**Exercise directions**
Write out every one of the records below word for word, leaving the pictures out.

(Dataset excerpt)
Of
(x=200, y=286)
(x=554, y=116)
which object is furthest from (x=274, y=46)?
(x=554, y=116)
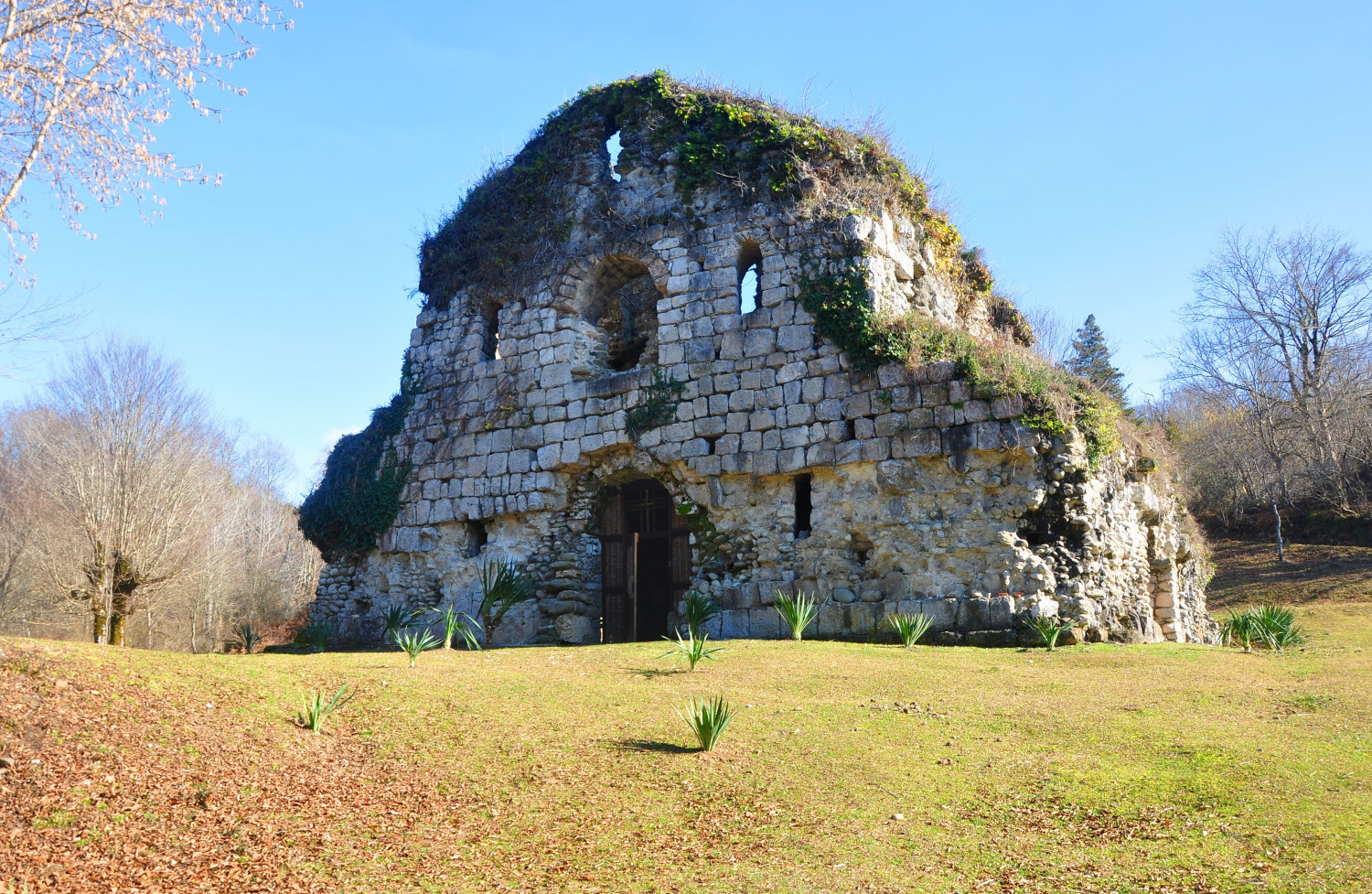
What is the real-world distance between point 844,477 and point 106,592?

**Reply to the exercise**
Of
(x=200, y=286)
(x=554, y=116)
which object is furthest from (x=274, y=46)?
(x=554, y=116)
What is the real-world distance between point 844,477 and point 106,592?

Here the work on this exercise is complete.